KAF baguettes
Today I baked KAF baguettes, but I used KAF unbleached bread flour instead of all purpose flour as called for in the formula. It's a simple formula for four loaves—34 oz. warm water, 24 oz. flour, 1T salt, 1 T instant yeast (I used SAF Instant). Mix, knead for just a few minutes (4 by hand, 2 by machine), and let ferment at room temp in a covered container for 2 hours, then into the fridge overnight. The dough can stay in the fridge for several days, and you can bake a loaf at a time, over that period, but I divided it and made four loaves for one baking.

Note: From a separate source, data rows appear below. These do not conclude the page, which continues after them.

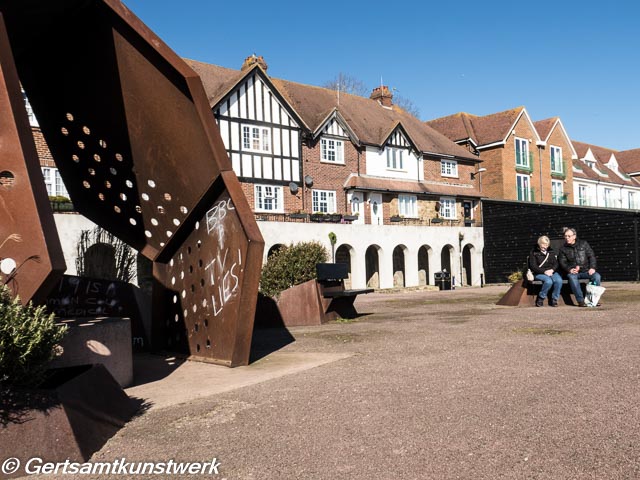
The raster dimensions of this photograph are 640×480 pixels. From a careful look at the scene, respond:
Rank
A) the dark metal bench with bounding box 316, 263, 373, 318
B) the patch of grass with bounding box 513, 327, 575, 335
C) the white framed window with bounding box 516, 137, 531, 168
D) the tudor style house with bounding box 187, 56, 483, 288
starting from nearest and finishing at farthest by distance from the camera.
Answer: the patch of grass with bounding box 513, 327, 575, 335 → the dark metal bench with bounding box 316, 263, 373, 318 → the tudor style house with bounding box 187, 56, 483, 288 → the white framed window with bounding box 516, 137, 531, 168

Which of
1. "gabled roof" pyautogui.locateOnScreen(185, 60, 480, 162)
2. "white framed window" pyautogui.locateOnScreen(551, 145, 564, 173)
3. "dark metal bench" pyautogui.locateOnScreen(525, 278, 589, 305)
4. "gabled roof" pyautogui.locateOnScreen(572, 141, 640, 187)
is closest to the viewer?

Because the dough was cold when I divided it and pre-shaped into an oval/rectangle, and let it rest for 15 minutes covered with oiled waxed paper, and still pretty cold when I shaped it into baguettes, I put the pans into my upper oven, covered with the same oiled paper, and set the oven to the "proof" setting for the hour and a half proofing.
I still have a problem getting the scoring right, and so I scored two loaves before proofing, and two, right before going into a 450° oven. Neither version looked great, but the traditional scoring did look better than my experimental version when the baguettes came out of the oven.
I forgot to spritz the loaves with warm water right before baking, but a 30 minute bake with one rotation at 15 minutes resulted in a nice crust, and a pretty good crumb. Nice flavor, too, comparable to some of my better attempts.